Participants must be currently registered at a two or four year college, and may not have received their Bachelor's degree prior to July. Women and members of demographic groups traditionally underrepresented in engineering are particularly encouraged to apply. You must be a U.S. Citizen or permanent resident in order to receive NSF funding.
Students at all levels of their undergraduate work are sought for this program, including students on the quarter system, and majors such as civil engineering, environmental engineering, as well as students from chemistry, physics, math, and other technical majors are encouraged to apply. Yes, we take Freshmen to Seniors, we do hope to have a broad mix of students at various levels of their college careers, so don't hold back from applying just because you haven't had any environmental engineering courses.
What you get:
In addition to gaining experience with instruments and/or models currently used in government labs, regulatory agencies, consulting firms, and graduate schools, you receive:
A stipend of $5,000 for the 9.5 week session and free housing
Travel assistance for travel to and from Pullman, WA
We will provide housing in an off campus facility, with a shared kitchen and recreation facilities for all students.

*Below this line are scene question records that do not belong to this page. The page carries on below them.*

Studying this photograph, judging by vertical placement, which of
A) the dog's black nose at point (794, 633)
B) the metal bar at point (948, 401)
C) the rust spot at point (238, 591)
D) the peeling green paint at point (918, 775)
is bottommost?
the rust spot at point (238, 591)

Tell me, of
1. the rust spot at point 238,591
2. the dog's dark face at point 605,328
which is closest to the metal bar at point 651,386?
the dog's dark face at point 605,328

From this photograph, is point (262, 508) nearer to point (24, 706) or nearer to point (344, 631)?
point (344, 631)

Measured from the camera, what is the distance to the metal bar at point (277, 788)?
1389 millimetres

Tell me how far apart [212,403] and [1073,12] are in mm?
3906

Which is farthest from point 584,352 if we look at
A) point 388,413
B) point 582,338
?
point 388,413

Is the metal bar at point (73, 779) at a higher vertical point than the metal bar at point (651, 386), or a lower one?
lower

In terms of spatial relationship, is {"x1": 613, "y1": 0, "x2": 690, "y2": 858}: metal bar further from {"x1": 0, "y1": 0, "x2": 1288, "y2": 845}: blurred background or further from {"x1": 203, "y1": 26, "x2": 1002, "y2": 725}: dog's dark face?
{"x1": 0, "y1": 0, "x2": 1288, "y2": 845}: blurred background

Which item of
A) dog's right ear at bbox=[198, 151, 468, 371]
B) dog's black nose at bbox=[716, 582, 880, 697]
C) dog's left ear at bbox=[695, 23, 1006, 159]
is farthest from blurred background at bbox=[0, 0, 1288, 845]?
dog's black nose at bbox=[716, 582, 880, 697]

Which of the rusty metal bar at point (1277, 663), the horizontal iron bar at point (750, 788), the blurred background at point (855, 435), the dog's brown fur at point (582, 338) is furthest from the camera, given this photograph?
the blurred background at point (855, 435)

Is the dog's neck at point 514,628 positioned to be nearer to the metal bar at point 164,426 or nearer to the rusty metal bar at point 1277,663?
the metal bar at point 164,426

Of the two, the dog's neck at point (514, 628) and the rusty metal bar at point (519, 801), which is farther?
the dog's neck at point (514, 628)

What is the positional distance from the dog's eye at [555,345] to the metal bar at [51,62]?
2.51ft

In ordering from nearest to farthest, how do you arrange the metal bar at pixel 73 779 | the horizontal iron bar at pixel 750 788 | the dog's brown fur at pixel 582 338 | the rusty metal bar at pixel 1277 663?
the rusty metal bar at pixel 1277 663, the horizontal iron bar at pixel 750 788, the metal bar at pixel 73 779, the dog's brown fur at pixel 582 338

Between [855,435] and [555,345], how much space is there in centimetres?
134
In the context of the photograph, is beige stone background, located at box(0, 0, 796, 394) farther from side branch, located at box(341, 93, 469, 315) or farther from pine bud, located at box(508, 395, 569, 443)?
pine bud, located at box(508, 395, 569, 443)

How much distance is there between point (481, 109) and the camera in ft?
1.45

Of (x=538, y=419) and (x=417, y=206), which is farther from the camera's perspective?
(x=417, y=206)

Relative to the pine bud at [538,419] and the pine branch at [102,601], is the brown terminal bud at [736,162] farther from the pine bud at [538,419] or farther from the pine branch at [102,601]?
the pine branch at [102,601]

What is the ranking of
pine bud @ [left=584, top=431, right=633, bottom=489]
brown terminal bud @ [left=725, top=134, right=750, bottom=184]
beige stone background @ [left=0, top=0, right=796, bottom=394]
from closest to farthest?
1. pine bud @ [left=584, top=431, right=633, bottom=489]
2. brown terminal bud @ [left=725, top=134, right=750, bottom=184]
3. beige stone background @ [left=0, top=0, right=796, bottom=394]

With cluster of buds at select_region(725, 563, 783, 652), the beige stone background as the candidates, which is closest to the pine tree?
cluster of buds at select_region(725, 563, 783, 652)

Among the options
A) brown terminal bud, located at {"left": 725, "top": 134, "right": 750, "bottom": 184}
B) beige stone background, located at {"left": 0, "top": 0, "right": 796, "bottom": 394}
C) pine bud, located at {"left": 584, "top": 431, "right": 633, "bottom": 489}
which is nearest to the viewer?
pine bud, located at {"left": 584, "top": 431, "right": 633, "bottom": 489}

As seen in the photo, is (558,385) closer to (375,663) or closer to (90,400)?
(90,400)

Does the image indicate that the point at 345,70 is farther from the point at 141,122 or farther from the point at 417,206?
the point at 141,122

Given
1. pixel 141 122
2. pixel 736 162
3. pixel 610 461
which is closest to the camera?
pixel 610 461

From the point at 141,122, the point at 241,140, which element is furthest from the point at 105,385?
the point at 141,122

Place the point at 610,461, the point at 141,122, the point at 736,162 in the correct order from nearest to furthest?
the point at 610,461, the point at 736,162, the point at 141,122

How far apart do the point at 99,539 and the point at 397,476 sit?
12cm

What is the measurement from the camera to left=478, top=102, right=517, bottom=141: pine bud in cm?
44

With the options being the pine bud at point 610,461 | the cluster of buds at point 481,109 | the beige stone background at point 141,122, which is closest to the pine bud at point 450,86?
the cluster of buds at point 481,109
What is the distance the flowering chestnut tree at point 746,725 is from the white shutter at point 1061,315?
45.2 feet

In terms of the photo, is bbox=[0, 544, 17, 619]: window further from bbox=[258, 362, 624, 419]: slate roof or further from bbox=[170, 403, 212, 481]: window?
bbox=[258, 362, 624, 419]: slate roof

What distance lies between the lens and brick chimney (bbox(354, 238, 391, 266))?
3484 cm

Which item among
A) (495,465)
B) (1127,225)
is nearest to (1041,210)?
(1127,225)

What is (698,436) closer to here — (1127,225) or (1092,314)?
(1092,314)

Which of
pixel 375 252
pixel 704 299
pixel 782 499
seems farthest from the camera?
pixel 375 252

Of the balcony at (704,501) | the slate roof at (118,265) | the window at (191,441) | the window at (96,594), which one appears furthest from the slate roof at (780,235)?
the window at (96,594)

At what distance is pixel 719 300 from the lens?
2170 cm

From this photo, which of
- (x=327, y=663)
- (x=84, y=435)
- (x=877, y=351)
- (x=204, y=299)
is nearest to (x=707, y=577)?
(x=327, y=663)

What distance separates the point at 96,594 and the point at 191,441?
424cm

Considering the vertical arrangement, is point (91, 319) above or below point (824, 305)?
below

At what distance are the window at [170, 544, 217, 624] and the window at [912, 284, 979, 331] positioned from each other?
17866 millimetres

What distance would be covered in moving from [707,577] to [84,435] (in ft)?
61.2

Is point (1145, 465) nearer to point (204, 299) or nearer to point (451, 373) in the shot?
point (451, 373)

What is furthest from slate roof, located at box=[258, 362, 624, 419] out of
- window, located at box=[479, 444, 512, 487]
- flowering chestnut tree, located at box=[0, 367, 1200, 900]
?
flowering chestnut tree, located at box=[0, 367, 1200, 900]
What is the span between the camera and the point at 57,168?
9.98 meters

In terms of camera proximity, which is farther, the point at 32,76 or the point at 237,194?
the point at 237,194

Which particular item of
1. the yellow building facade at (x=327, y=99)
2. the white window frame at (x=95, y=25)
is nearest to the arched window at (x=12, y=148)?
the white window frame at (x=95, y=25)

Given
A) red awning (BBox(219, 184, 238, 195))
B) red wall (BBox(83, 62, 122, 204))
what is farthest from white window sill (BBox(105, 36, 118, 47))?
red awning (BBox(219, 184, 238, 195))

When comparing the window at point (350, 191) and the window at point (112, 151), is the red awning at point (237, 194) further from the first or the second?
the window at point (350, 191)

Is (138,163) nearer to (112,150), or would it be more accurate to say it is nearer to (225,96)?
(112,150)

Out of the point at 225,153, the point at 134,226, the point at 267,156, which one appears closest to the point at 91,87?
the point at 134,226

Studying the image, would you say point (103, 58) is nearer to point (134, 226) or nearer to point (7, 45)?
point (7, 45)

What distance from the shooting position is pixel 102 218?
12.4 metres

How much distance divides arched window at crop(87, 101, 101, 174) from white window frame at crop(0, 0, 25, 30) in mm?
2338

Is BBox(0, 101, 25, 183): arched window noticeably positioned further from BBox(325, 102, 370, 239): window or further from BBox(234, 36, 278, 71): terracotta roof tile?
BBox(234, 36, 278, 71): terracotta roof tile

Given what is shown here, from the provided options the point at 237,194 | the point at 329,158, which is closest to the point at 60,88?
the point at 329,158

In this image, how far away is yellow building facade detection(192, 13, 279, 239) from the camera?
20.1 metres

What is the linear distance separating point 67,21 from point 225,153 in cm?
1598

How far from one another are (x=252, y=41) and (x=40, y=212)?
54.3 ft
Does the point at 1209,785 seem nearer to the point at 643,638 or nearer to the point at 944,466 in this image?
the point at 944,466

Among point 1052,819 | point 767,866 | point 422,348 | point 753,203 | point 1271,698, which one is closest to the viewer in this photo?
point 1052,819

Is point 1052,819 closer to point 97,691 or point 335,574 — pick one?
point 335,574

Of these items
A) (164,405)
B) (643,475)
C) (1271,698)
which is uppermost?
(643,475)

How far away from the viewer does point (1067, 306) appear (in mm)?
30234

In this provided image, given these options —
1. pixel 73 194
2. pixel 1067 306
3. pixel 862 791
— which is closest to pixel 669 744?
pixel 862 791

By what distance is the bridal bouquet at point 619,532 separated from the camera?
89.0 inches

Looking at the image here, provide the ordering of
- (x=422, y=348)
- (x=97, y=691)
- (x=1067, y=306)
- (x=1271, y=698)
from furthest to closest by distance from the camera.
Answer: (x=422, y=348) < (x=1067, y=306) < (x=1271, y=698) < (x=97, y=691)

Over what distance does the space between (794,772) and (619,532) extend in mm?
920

About Washington State University
Washington State University is a public research university in Pullman, Washington. Founded in 1890, WSU is one of the oldest land grant universities in the American West and features programs in a broad range of academic disciplines. With an undergraduate enrollment of 24,470 and a total enrollment of 29,686, it is the second largest institution of higher education in Washington state. The WSU Pullman campus is perched upon a hill, characterized by open spaces, views, deep green conifers, and a restrained red brick and basalt material palette—materials originally found on site. The university is nestled within the rolling topography of the Palouse in rural eastern Washington and remains intimately connected to the town, the region, and the landscape in which it sits.